In the beginning, there was asynchrony
In monolithic systems, where everything was stored in a single database, changes in multiple modules were easy to manage - all it took was a single, consistent transaction. In the world of distributed systems, this luxury no longer exists. The network can be unreliable, and messages can get lost or arrive in a strange order. However, this does not mean that every event must be delivered at all costs. Sometimes a "fire and forget" approach is sufficient, especially for events of lesser business importance. Take, for example, sending a welcome message to a new user. If it fails once, it's not the end of the world. It would be different if payment information were lost.
Outbox pattern: Your event will never get lost
One of the most popular ways to guarantee event delivery is the outbox pattern. It involves writing the event to a special table, called an outbox, in the same transaction that changes the business state.

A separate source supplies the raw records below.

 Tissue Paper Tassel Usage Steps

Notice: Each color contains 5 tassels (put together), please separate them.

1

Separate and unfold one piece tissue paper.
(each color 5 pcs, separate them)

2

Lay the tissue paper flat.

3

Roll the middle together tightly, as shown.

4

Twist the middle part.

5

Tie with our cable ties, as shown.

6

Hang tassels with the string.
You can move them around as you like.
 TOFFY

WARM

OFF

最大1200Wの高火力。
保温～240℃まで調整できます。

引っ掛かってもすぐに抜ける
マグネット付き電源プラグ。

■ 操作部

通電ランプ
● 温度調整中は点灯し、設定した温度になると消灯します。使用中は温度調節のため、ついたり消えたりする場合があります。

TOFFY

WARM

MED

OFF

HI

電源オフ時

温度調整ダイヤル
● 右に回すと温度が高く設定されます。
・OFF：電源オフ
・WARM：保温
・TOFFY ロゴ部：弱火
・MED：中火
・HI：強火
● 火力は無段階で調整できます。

Then, a separate process, such as an outbox-poller, regularly scans this table and sends events to a message broker, such as RabbitMQ or Kafka.
# simplified example in Ruby on Rails
class AccountService
def create_account(user_data)
ActiveRecord::Base.transaction do
# save in db
user = User.create!(user_data)
# 2. save event in table
OutboxEvent.create!(
event_type: "user_created",
payload: { user_id: user.id }
)
end
end
end
# Next, a separate worker polls the outbox table and sends events to the message broker
class OutboxPollerWorker
include Sidekiq::Worker
def perform
OutboxEvent.order(:created_at).find_each do |event|
begin
MessageBroker.publish(event.event_type, event.payload)

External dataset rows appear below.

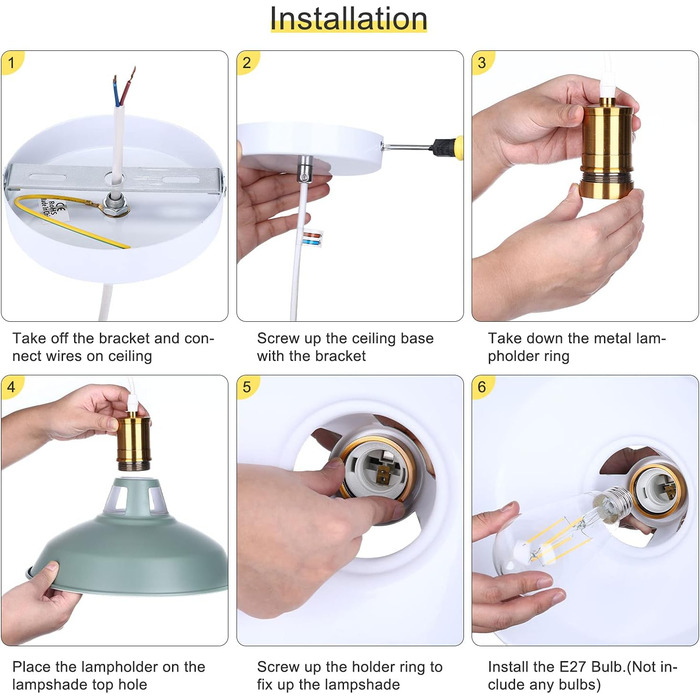 Installation

1

Take off the bracket and connect wires on ceiling

2

Screw up the ceiling base with the bracket

3

Take down the metal lampholder ring

4

Place the lampholder on the lampshade top hole

5

Screw up the holder ring to fix up the lampshade

6

Install the E27 Bulb.(Not include any bulbs)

event.update!(status: "sent")
rescue => e
# rescue, for example to rerun event
Rails.logger.error("Failed to send event: #{event.id}. Error: #{e.message}")
end
end
end
end
However, this pattern has its drawbacks. It introduces additional delay in delivering events and can generate problems with scalability and message ordering.
Change data capture: Events straight from the database
Another option is Change Data Capture (CDC). Instead of explicitly writing events, you simply listen to the database transaction logs. Changes in rows are captured by a separate process and converted into business events. This approach is more elegant in that it separates the logic of sending events from the business logic of the application. However, it requires additional infrastructure and tools, such as Debezium.
Order and duplicates – the two most common problems
Regardless of which pattern you choose, in distributed systems you must be prepared for duplicates and ordering issues. How to deal with this?
- Add a correlation ID: attach a unique identifier to the message so that the recipient can filter out duplicates.
- Use sequential numbers: for events that must be processed in a specific order, add a sequential number. The recipient will then be able to reject events that arrive out of order.
Time for testing
Before you implement your system, conduct a little "chaos engineering" on paper. Draw out the architecture and ask yourself: "What will happen if this event is lost? Or if it arrives twice?" Such thought experiments can reveal weaknesses in the design before they cause real problems. Because, as the old rule of distributed systems says: "Don't build them if you don't have to."
Happy delivering